Yet, it is often the distinguished oversight of biographers and historians reflecting on Norma’s career from a contemporary vantage to infer that her marriage to VP Irving Thailberg had everything to do with her promotion as an actress of merit. Though Norma could be ravenous in her professional pursuits, in marriage to Thailberg theirs was a union based on love admiration and mutual respect by all accounts.

Generous with her time, wealth and attentions paid to burgeoning young talents (Janet Leigh was one of her discoveries and she prodded MGM for Leigh’s screen test), Shearer was the radiant quintessence of a classy leading lady; a woman to whom the word ‘competition’ meant the opportunity to improve upon one’s own accomplishment but never at the expense of someone else’s. Not that this courtesy was always reciprocated or even admired.

“How can I compete with her?” Joan Crawford used to lament, “She sleeps with the boss.”

True - but Norma’s was a enchanting screen presence all her own; a divinely stubborn enigma advocating, as one critic put it, “the very thing that in other women would be cheap or common” but that in Norma flourished as clever – if a tad naughty. As an actress she exudes a profound serenity and respectability even when playing the most audacious, sometimes ever so wicked and déclassé ladies. That undercurrent of exquisite fortitude, poise and spirited conviction; attributes vanished from our morally insincere ensemble of current leading ladies in the movie landscape and, in fact, our world, is never absent from the Shearer mystique.
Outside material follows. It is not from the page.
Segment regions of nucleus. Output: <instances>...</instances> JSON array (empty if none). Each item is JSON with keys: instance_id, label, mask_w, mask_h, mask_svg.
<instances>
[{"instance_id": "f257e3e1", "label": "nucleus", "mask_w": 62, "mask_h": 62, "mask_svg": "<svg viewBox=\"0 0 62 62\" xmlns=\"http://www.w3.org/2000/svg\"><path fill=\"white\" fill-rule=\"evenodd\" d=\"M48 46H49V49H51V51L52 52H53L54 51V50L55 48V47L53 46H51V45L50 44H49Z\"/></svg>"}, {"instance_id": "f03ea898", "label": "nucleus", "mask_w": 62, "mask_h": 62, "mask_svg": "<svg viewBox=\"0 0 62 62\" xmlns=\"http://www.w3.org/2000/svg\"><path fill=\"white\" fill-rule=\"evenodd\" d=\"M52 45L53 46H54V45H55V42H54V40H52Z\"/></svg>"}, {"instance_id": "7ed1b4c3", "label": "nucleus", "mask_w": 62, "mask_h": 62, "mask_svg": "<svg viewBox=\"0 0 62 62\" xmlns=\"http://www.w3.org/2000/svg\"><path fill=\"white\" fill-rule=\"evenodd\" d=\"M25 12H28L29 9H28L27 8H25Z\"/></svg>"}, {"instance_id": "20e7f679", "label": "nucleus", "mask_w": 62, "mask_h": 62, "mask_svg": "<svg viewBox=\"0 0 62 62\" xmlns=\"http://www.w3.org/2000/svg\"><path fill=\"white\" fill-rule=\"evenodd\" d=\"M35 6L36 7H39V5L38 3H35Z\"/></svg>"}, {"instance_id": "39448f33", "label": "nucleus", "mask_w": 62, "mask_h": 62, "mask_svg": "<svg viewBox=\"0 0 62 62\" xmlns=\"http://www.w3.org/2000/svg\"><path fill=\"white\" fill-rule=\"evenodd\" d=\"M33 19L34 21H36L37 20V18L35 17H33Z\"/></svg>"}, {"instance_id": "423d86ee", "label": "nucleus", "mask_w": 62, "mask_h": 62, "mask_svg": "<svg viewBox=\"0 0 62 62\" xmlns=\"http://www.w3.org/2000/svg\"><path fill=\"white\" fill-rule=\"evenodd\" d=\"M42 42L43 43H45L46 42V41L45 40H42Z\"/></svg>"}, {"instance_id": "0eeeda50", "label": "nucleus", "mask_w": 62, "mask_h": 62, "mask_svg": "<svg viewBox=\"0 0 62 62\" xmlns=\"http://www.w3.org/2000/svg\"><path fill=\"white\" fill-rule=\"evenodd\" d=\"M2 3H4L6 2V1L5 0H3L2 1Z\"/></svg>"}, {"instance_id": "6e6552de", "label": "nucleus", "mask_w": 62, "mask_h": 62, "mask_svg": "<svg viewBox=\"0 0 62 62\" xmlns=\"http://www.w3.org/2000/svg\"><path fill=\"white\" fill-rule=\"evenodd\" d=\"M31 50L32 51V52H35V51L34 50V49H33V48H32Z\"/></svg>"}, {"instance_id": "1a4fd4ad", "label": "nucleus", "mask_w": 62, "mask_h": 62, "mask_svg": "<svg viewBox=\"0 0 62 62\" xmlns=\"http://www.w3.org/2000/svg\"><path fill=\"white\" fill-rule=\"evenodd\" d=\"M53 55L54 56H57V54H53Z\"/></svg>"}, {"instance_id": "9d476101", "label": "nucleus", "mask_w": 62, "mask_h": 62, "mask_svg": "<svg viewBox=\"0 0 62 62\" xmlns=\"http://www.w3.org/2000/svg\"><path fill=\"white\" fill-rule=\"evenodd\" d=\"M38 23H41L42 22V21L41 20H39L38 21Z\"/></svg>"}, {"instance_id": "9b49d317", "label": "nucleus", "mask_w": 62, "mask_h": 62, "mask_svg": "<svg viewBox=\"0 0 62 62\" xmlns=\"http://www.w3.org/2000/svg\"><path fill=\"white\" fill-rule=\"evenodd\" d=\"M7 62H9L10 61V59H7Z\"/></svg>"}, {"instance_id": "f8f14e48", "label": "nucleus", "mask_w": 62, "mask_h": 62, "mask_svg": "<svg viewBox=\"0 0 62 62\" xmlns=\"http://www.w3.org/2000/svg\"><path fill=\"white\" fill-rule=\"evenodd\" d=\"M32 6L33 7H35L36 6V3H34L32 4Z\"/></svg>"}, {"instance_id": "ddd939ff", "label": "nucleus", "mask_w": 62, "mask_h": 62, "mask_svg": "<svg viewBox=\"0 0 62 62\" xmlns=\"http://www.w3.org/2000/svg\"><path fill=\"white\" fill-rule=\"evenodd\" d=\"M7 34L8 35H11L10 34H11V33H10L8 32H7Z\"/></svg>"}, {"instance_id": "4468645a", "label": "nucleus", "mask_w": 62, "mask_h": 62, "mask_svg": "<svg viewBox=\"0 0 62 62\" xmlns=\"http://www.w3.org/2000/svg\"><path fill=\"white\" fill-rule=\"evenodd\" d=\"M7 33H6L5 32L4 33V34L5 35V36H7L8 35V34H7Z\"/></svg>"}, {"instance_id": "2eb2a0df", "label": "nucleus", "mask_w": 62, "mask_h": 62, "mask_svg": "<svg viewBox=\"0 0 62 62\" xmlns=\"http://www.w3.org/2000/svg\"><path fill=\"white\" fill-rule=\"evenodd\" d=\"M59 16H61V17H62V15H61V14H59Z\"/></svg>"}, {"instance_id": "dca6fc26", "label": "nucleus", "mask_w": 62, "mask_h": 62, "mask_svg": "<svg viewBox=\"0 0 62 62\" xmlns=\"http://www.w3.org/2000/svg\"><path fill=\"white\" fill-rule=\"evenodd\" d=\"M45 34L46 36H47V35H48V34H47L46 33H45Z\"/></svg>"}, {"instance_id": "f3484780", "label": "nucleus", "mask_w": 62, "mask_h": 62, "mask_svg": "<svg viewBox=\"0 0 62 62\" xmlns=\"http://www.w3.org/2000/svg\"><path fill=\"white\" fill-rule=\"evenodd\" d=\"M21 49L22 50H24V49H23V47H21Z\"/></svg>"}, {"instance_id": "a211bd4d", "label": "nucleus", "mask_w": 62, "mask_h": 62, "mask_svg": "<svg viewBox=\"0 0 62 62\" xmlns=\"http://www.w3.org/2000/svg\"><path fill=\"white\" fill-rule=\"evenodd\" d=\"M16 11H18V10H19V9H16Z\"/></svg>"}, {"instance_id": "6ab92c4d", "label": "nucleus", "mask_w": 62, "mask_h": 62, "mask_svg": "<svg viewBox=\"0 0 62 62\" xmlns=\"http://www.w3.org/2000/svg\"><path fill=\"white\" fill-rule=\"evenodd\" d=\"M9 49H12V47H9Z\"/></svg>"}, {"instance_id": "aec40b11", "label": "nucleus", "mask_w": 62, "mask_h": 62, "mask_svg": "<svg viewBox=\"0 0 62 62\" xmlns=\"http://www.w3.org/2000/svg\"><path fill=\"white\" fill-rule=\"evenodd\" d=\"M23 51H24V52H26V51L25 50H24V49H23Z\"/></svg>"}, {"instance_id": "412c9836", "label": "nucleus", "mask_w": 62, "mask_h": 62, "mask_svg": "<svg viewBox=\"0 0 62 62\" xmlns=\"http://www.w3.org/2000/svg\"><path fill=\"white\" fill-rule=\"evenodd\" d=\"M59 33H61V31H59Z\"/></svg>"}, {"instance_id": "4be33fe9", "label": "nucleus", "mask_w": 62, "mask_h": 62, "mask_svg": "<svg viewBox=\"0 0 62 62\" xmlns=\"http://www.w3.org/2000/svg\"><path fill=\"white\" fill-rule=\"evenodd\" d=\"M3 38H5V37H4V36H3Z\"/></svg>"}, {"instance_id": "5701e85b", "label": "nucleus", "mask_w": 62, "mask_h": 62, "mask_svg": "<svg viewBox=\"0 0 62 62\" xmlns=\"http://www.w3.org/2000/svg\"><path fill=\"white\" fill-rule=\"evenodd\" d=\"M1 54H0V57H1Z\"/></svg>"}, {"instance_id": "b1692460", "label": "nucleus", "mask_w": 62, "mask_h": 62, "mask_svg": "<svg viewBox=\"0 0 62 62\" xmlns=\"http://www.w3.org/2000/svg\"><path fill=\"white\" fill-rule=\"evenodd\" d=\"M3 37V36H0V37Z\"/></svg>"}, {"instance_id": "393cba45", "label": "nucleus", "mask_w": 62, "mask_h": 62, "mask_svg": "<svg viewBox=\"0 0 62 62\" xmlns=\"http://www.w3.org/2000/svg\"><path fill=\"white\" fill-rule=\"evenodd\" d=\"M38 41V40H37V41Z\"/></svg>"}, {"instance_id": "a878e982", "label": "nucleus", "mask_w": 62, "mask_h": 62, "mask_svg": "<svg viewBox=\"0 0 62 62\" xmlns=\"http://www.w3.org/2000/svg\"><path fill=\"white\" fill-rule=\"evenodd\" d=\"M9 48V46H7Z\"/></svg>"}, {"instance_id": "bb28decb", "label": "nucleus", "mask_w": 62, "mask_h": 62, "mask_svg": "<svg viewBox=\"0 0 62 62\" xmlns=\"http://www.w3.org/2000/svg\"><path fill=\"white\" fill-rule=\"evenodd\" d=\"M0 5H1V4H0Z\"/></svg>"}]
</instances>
What Norma Shearer most vivaciously represents is the odd contradiction between something unattainable, yet decidedly accessible – a glimpse into human perfection. She is ever more the star than the legend, further the woman than the star and quite definitely animated and fundamental to us now, even as the ghost flowers of her caste have departed into their grand paradise of almost forgotten bluebirds in the sky.